Article

Print Friendly Page
8/15/2011
Source: Law360
Authors: Jon A. Ballis P.C., Daniel E. Wolf P.C.
 

Smoothing Out Your Back-End Merger

Tender offers are commonly referred to as "two-step" transactions, as a successful tender offer satisfying the minimum condition (i.e., the first step) is followed by a "back-end" merger which squeezes out the inevitable remaining target shareholders. Ideally, the buyer will reach 90-percent ownership following the tender (or the equivalent threshold in jurisdictions other than Delaware) and will be able to complete the second-step as a "short-form" merger immediately following the closing of the tender offer without the requirement to seek target shareholder approval.

However, if the short-form threshold is not achieved in the tender offer, the second step must be completed as a "long-form" merger with the preparation, review and mailing of an U.S. Securities and Exchange Commission-compliant proxy statement followed by a shareholder meeting. While the outcome of the vote is assured because the buyer will, after completion of the tender offer, own sufficient target shares to dictate the result, a long-form merger adds meaningful incremental time and expense to reach 100-percent ownership (usually a prerequisite to commencing full integration as well as the ability to use the target's assets as security for the buyer's financing package).

In fact, while the pathway to majority control is faster using a tender offer compared to a one-step merger, some buyers will question the timetable benefits of a two-step approach if the road to 100-percent ownership is longer as a result of the sequential nature of the tender offer and the long-form back-end merger processes.

Over the last few years, the top-up option has been employed to reduce the instances where a long-form merger is required by having the target company grant the buyer an option to purchase, upon successful completion of the tender offer at or above the minimum condition level (usually 50 percent), a number of newly issued shares of the target (assuming sufficient shares are authorized and unissued) such that in aggregate the buyer will own at least 90 percent of the target's shares, thereby permitting a short-form merger.

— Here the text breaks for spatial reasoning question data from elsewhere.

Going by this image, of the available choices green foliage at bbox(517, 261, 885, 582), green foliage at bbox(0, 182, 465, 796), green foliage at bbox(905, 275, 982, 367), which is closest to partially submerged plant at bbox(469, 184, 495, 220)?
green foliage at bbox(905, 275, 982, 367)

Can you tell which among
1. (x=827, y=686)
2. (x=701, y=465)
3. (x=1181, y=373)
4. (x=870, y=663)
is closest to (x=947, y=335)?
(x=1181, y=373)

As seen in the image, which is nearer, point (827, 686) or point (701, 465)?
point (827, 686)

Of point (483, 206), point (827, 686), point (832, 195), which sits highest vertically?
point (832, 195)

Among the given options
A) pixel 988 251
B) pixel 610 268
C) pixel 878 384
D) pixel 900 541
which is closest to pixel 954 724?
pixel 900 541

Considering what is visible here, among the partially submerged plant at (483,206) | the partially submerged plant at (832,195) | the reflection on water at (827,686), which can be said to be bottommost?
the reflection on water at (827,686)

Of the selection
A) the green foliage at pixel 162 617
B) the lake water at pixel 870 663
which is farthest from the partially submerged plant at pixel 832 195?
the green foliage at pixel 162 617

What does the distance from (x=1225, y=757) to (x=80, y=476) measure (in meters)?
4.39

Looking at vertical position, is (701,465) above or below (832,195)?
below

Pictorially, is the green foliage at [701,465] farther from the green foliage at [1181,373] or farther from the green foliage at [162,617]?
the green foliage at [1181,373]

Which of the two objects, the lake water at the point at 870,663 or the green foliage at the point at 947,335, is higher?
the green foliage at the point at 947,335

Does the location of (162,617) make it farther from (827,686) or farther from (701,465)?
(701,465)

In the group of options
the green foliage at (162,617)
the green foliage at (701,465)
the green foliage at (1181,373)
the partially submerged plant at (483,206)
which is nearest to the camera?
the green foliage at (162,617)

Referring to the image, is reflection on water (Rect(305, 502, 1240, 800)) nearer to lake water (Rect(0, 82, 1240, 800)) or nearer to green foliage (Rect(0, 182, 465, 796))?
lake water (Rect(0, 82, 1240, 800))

A further refinement of the top-up option, the so-called "Burger King structure" has been employed in a growing number of private equity (Bain Capital/Gymboree, Golden Gate Capital/California Pizza Kitchen) as well as certain strategic acquisitions (Raytheon Co./Applied Signal Technology Inc.) utilizing a tender offer structure, where it was imperative to achieve 100-percent ownership virtually simultaneously with the closing of the tender because of financing constraints.

Under this approach, the minimum condition to the front-end tender offer is set at the percentage that, when added to the maximum available top-up option, will ensure that the buyer will cross the 90-percent short-form threshold; if the tender fails to meet that higher minimum condition (often much higher than 50 percent), the parties abandon the tender offer and proceed with a one-step merger using a proxy statement that is prepared and filed while the tender offer is pending.

However, absent use of the Burger King structure, which is sometimes viewed as less than ideal given the resulting requirement that the minimum tender condition often be well in excess of 50 percent, the effectiveness of the top-up option is limited in cases where there are insufficient authorized but unissued shares to allow the exercise of the option to carry the buyer from the ownership level achieved in the tender offer to the target 90-percent level.

Another idea worth exploring is use of an action by written consent of shareholders as an alternative to a long-form merger where the top-up option is insufficient to allow the buyer to cross 90 percent. Action by written consent entails delivery of a written resolution approving an action by holders of the same number of shares that would have been required to vote to approve the matter at a shareholder meeting.

Assuming a combination of applicable state law and the company's organizational documents allows shareholders to act by less-than-unanimous written consent (in Delaware, such action is permitted unless prohibited by the charter), the buyer, as owner of a majority of the target shares following the tender offer, can deliver that consent immediately and thereby avoid the need for a post-tender proxy statement and shareholder meeting.

Unlike the Burger King structure that allows virtually simultaneous closing of the tender offer, top-up option and short-form merger, this written consent approach likely requires a delay between the tender and closing of the merger under the SEC rules that require an information statement be sent to the other shareholders following a stockholder action by written consent at least 20 calendar days before the effectiveness of the action, here the merger, that is the subject of the consent. See Section7.01(b) of the recent BHP/Petrohawk merger agreement.

A similar creative structure that may merit further consideration is coupling the front-end tender offer with a consent solicitation for target shareholder approval to increase the number of authorized shares to a number sufficient to underpin a top-up option that enables the buyer to reach the short-form threshold.

Deal makers are employing a variety of creative techniques to reduce, and sometimes eliminate, the incremental time and expense burden associated with the often-overlooked second-step merger that follows a tender offer. As seen in the largely unsuccessful plaintiffs' suits in Delaware challenging top-up options, courts seem inclined to accommodate these approaches as they merely represent an acceleration of a foregone conclusion, benefiting both the buyer and the target's remaining shareholders by hastening the now inevitable exchange of 100-percent control for a fixed amount of cash. With the increasing employment of these innovative structures, we expect that tender offers will continue their unabated growth as the structure of choice in cash acquisitions.